By Philip P. Pan Washington Post Foreign Service
Monday, May 24, 2004; Page A01
GUANGZHOU, China -- When Wu Wei's Web site was shut down for the 23rd time, police in the western Chinese city of Chengdu replaced it with one of their own. For a few days last summer, people trying to reach his Democracy and Freedom discussion forum instead found an odd message in large red characters on their computer screens.
"Because this site contains illegal information," the message said, "the webmaster is asked to quickly contact Officer Hu of the Chengdu Public Security Bureau Internet Supervision Department." Helpfully, the officer left a phone number.
Wu, 34, a part-time college lecturer living hundreds of miles away in Guangzhou on China's southeast coast, ignored the request. But users across the country called and berated Officer Hu for closing the site.
Wu said the officer eventually called his cell phone and offered to reopen the site if he turned over data that could help police identify people who had posted essays there.
Wu refused. Instead, he found another company, in another city, selling space on the Internet for personal Web pages. And five days after it was closed, the Democracy and Freedom site was online again.
The authorities have shut down, blocked, hacked or otherwise incapacitated Wu's Web site 38 times in the past three years, repeatedly disrupting the discussions it hosts on political reform, human rights and other subjects the ruling Chinese Communist Party considers taboo. Each time the site has been closed, though, Wu and the friends who help him run it have found a way to open it again.

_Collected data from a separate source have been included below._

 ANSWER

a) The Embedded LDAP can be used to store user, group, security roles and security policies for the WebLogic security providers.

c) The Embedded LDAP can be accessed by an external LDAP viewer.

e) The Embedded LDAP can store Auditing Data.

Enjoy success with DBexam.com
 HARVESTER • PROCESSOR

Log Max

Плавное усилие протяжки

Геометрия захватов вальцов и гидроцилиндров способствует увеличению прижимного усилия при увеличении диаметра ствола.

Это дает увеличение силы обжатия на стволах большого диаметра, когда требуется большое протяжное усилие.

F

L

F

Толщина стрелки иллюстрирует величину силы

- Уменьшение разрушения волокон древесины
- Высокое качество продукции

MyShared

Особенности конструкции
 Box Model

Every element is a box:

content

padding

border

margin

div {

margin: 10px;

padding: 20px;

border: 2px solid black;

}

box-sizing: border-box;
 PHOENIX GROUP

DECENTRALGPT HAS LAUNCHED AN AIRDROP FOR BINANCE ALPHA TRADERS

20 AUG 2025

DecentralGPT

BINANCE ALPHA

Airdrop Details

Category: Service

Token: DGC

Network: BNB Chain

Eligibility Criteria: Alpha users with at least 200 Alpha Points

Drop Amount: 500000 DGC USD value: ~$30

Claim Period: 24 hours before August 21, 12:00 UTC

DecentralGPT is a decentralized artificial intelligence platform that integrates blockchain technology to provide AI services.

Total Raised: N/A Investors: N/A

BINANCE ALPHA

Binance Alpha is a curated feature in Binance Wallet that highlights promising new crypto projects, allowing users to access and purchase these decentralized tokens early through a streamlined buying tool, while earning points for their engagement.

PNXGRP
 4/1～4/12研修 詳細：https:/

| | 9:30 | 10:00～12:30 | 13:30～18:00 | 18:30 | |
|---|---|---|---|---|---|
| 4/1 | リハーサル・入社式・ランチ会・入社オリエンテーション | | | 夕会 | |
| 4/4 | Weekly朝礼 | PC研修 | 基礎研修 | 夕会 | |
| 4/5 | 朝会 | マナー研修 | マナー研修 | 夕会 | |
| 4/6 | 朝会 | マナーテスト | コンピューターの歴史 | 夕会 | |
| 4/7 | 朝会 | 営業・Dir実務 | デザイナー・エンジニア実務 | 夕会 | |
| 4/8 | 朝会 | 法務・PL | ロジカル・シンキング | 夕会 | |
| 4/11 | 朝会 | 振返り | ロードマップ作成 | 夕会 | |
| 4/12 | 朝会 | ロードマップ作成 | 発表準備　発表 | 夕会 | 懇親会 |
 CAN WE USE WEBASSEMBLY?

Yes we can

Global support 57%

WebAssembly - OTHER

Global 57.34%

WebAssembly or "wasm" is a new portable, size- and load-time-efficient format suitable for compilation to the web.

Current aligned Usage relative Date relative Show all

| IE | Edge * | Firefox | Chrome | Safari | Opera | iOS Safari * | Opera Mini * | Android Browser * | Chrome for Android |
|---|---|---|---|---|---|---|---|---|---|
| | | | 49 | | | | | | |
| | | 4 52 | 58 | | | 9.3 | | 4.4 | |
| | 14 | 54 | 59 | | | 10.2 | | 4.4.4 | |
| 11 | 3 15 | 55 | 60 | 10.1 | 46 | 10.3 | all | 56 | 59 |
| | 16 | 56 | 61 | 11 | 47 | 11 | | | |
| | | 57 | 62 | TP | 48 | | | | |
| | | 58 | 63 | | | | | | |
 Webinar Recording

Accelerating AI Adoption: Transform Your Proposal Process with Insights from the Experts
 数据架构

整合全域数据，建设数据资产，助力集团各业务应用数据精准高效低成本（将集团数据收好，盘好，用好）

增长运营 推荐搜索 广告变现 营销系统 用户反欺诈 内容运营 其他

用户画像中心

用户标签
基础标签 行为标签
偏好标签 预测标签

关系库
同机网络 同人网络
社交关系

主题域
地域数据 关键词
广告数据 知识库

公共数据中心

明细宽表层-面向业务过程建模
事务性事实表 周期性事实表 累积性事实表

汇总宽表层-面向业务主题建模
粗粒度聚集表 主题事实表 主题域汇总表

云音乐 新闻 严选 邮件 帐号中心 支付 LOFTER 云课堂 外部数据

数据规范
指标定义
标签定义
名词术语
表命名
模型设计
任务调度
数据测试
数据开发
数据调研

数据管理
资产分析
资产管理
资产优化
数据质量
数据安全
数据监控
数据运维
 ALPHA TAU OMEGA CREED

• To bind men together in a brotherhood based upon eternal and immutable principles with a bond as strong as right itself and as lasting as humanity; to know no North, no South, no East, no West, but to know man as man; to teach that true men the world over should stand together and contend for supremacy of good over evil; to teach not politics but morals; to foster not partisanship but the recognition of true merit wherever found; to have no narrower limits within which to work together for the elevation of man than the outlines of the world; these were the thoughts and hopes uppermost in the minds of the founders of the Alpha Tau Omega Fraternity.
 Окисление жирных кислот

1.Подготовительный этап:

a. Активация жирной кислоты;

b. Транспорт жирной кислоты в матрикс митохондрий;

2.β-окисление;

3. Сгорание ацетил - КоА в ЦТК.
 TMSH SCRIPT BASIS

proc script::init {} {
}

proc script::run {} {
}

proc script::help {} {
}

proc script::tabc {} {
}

Their cat-and-mouse game with the country's cyberpolice highlights the unique challenge the Internet poses to the party as it struggles to build a free-market economy while preserving the largest authoritarian political system in the world. It also illustrates how the bounds of permissible speech in China are blurring.
Nearly three decades after the death of Mao Zedong, Chinese enjoy greater personal freedom than ever before under Communist rule, and they routinely criticize the government in private without fear. But people are increasingly using the Internet to broadcast their opinions in public, challenging a key pillar of the party's rule -- its ability to control news, information and public debate.
The party is swift to jail some people who criticize senior leaders or express dissent on sensitive subjects such as Tibet, Taiwan and the Tiananmen Square massacre; at least 55 people are in Chinese prisons on charges related to their Web postings. But others who express the same views go unpunished, because police officers are sometimes apathetic about tracking them down and local Internet businesses are often more interested in attracting customers than enforcing vague rules.
More than 80 million people use the Internet in China, according to official surveys, and the figure has been doubling every 18 months. Unlike authoritarian governments elsewhere, China's rulers have chosen to promote Internet access, aiming to nurture a tech-savvy workforce, stimulate economic growth and improve government efficiency.
But the Internet has become the most unpredictable and difficult to control of the nation's mass media. While Chinese newspapers, radio and television stations are all owned by the state and must follow the party's orders, the country's most popular Web sites are privately owned, driven by profit to expand their audiences and less strictly regulated by government censors. These Web sites are at the cutting edge of an epic struggle unfolding in China today between the authoritarian state and those seeking more freedom.